[What is being asked] Reproduce each line of the listing below word for word, omitting the pictures.

[Exercise input]
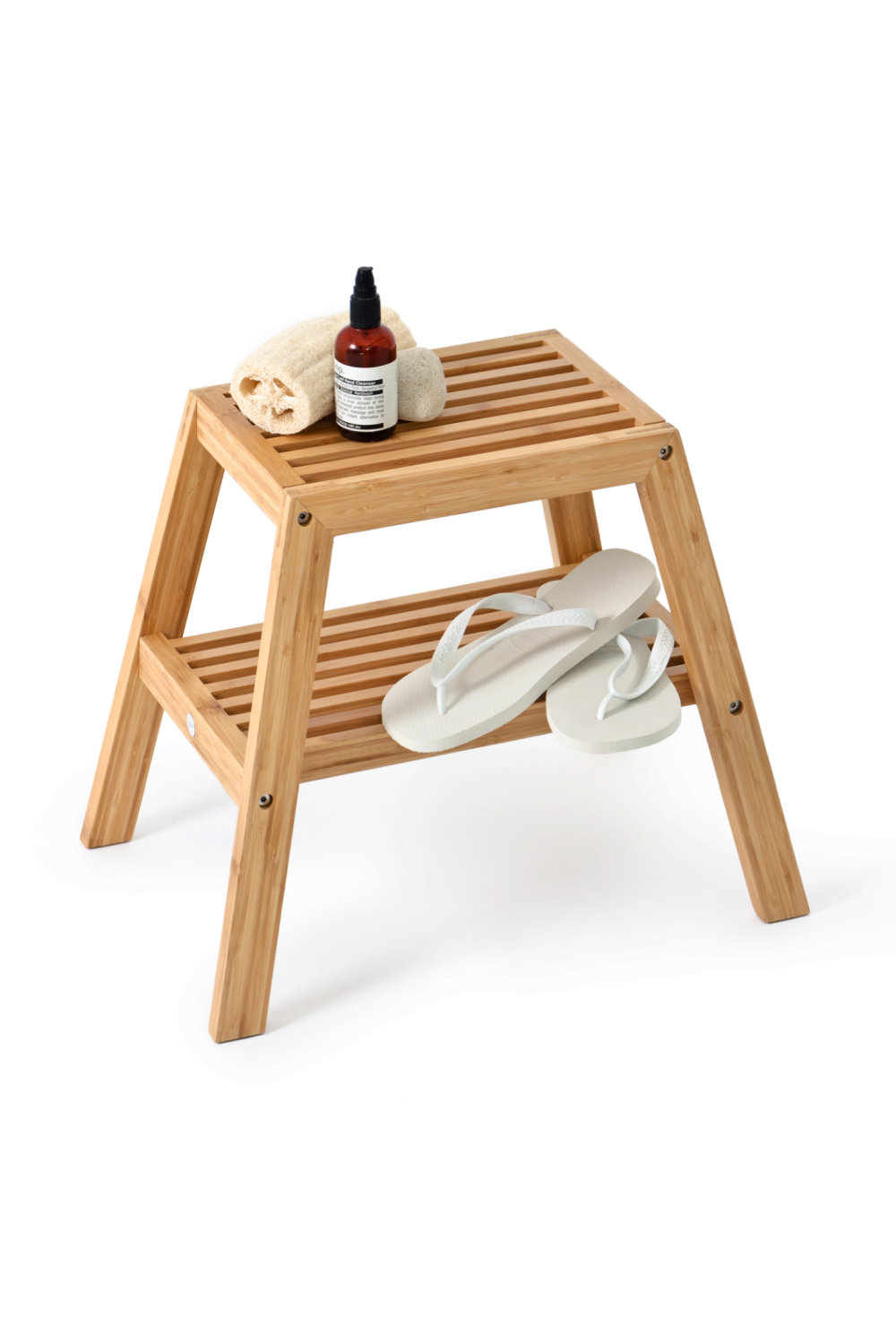 2-Level Bamboo Step Stool | Wireworks Slatted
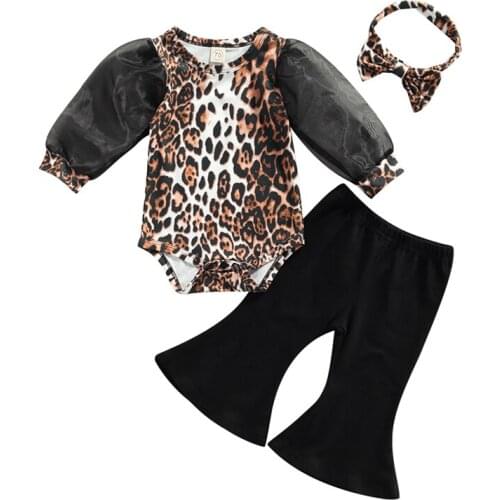 Pudcoco 0-24M 3Pcs Leopard Print Long Sleeve O-Neck Baby Girls Button Up Bodysuit Tops+Flare Pants+Headdress Outfit Sets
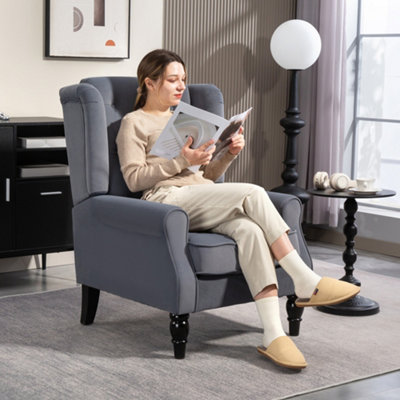 B&Q -  Accent Armchair Home Furniture Retro Tufted Club Fabric Grey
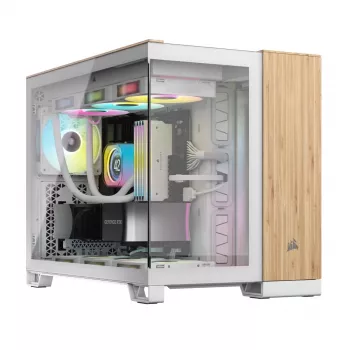Tietokonekotelo Corsair CC-9011288-WW Midi Tower bambu, valkoinen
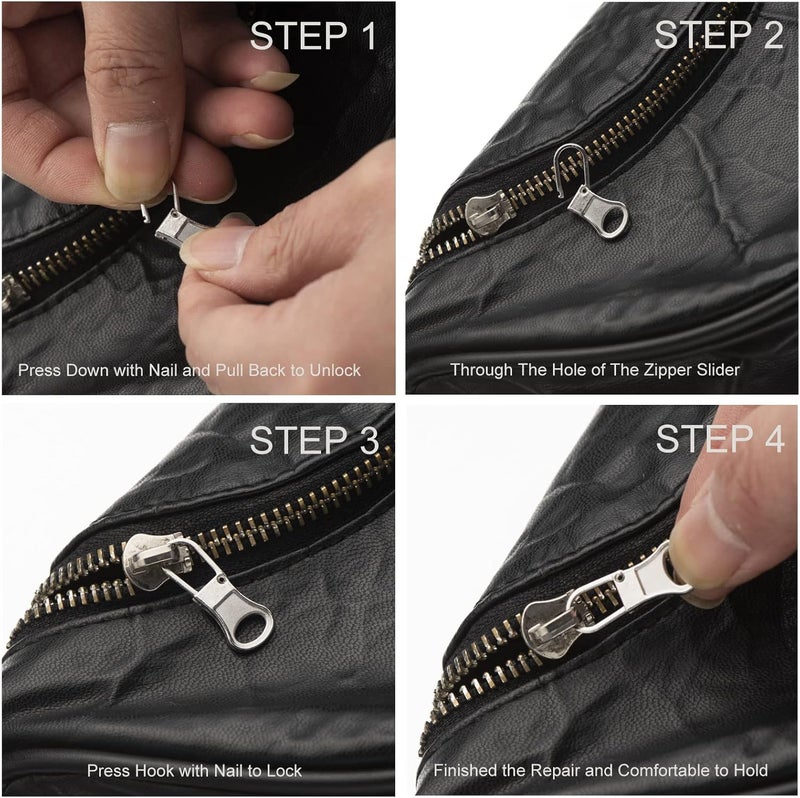 Mizeer Zipper Pull Replacement for Jacket, Perfect for Small Hole Zippers, Detachable Small Zipper Pulls Tab Repair for Clothing Jackets Boots Purse - Image 4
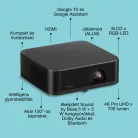 Epson LIFESTUDIO EF-62B hordozható smart projektor, Google TV,  4K Pro UHD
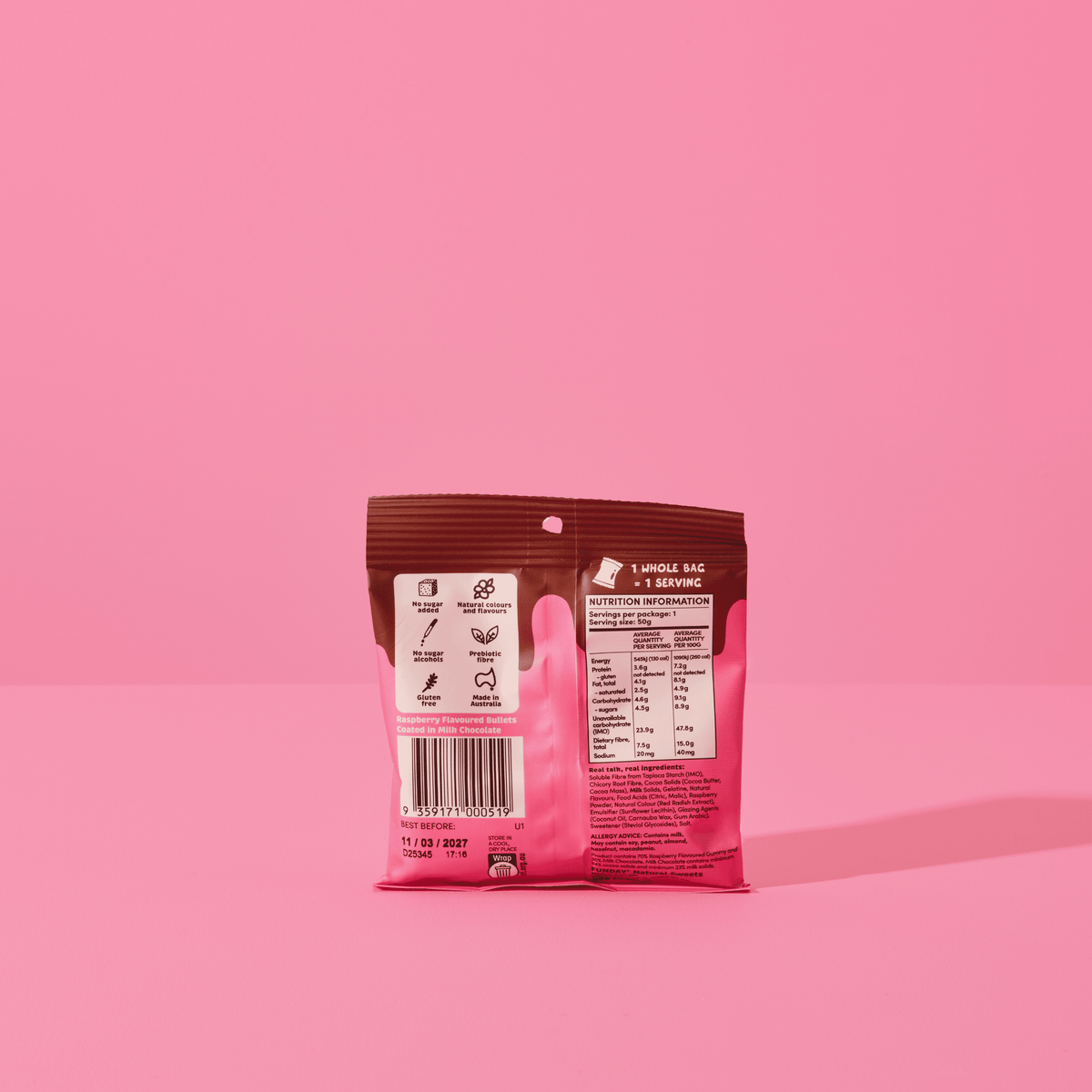 Funday Natural Sweets - Milk Chocolate Raspberry Bullets 50g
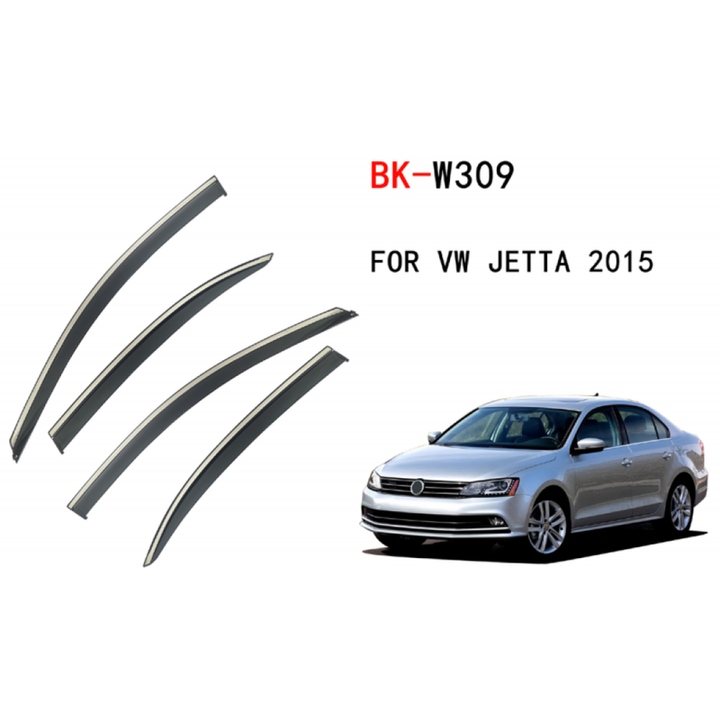 Car Craft Compatible With Volkswagen Vw Jetta 2015-2018 Rain Shine Side Window Wind Deflectors Rain Sun Guard Door Visor Doorvisor Deflector Visor Shades Ventvisor Strip CC-7773 - CAR CRAFT INDIA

[Output for this exercise]
 2-Level Bamboo Step Stool | Wireworks Slatted
 Pudcoco 0-24M 3Pcs Leopard Print Long Sleeve O-Neck Baby Girls Button Up Bodysuit Tops+Flare Pants+Headdress Outfit Sets
 B&Q -  Accent Armchair Home Furniture Retro Tufted Club Fabric Grey
Tietokonekotelo Corsair CC-9011288-WW Midi Tower bambu, valkoinen
 Mizeer Zipper Pull Replacement for Jacket, Perfect for Small Hole Zippers, Detachable Small Zipper Pulls Tab Repair for Clothing Jackets Boots Purse - Image 4
 Epson LIFESTUDIO EF-62B hordozható smart projektor, Google TV,  4K Pro UHD
 Funday Natural Sweets - Milk Chocolate Raspberry Bullets 50g
 Car Craft Compatible With Volkswagen Vw Jetta 2015-2018 Rain Shine Side Window Wind Deflectors Rain Sun Guard Door Visor Doorvisor Deflector Visor Shades Ventvisor Strip CC-7773 - CAR CRAFT INDIA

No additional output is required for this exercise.